To paraphrase Patterico, for the 2nd day in a row, on his anatomy of a conservative talking to a liberal:

Liberal makes unsupported claim A
Conservative uses facts and logic to show that A is not correct
Liberal ignores the response and makes unsupported claim B
Conservative uses facts and logic to show that B is not correct
Liberal ignores the response and makes unsupported claim C
Conservative uses facts and logic to show that C is not correct
Liberal claims A

Quaestor said...

Taylor Lorenz says criticism makes her think about suicide. However, it is bad faith to make that claim without a good faith suicide attempt, which gives me PTSD really bad. (sniffle-sniffle)

Mark said...

Here is some bad faith, in the sense that Biden's "faith" is bad:

In his remarks on his pro-abortion executive order, he urged people "for God's sake" to vote for candidates that will support killing prenatal babies and prohibit laws to protect all human life.

Invoking God to promote your evil, telling people to support evil for God's sake, is one of the worst types of bad, that is, evil faith.

What a vile, disgusting, revolting little man.

Howard said...

Achilles heel is his unceasing reliance of bad faith ad nauseum. He uses it instead of saying "because shut up".

Lem the artificially intelligent said...

I’m at my sisters in Tampa, they have cable and CSPAN carried this media get together, or whatever. I watched some of it. I lost interest.

rcocean said...

Bad faith is most obvious in the political realm. People, usually leftists, will argue that the constitutional principle supports their position. Or that majority rule will agree with their position. Or that patriotism or what's best for the USA agrees with their position.

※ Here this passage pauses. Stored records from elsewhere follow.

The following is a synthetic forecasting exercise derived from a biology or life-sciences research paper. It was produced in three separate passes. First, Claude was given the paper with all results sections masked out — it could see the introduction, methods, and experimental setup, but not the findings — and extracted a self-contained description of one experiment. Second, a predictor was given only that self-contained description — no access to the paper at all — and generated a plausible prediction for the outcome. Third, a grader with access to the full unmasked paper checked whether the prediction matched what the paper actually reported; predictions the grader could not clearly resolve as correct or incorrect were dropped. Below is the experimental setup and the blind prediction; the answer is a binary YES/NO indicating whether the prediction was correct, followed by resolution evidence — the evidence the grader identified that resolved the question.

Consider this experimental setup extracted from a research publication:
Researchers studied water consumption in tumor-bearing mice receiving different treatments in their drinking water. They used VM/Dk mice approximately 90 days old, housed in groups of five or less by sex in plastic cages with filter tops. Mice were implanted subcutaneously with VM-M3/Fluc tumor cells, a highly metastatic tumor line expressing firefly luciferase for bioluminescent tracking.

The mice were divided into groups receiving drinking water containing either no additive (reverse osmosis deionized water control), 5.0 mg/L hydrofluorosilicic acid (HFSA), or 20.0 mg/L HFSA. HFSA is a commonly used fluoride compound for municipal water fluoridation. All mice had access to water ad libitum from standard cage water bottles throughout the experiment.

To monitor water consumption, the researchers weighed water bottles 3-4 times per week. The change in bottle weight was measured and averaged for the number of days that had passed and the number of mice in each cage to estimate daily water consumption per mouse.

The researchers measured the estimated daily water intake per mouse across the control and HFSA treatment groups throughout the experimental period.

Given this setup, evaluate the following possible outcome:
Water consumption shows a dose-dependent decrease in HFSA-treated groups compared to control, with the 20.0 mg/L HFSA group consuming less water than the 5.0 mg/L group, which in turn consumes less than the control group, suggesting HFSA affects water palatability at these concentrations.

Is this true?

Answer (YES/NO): NO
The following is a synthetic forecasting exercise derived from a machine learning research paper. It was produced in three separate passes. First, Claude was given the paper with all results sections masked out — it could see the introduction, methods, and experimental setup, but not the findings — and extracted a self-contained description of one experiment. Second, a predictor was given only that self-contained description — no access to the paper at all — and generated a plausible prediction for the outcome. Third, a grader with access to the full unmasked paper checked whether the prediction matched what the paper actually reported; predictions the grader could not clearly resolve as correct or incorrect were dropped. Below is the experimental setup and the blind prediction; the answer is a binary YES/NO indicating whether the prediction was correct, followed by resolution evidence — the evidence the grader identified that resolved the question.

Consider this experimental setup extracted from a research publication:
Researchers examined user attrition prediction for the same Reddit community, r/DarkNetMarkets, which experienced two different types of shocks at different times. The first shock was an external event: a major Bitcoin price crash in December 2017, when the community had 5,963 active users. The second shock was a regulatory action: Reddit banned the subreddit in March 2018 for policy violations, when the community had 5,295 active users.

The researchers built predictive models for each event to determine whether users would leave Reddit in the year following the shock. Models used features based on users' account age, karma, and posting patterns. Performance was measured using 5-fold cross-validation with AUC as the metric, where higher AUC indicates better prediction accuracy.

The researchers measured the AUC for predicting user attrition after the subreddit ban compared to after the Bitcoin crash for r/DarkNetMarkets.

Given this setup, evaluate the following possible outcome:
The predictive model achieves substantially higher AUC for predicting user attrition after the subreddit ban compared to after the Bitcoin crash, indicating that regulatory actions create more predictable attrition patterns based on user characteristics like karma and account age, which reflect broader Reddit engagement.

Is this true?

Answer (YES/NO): YES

The bad faith is they don't care about the constitution, or patriotism or "Majority rule" since they will argue the opposite it benefits them.

The greatest practicisioners (Sic) of "Bad Faith" were the Communists. The Bolshiviks regarded words as weapons, to be used when they didn't have the enough guns to impose their will. They would decide which slogan, or which set of words, was best for them RIGHT NOW, and help them seize or stay in power. They would pretend to be Russian patriots, lovers of free sppech, tolerant of Religion, sympathetic to peasants owning land, or the exact opposite. The only true motivation was helping the communist party seize and stay in power.

That is "Bad faith".

realestateacct said...

Arlington Quidnunc
Bulverism is a wonderful addition to my vocabulary.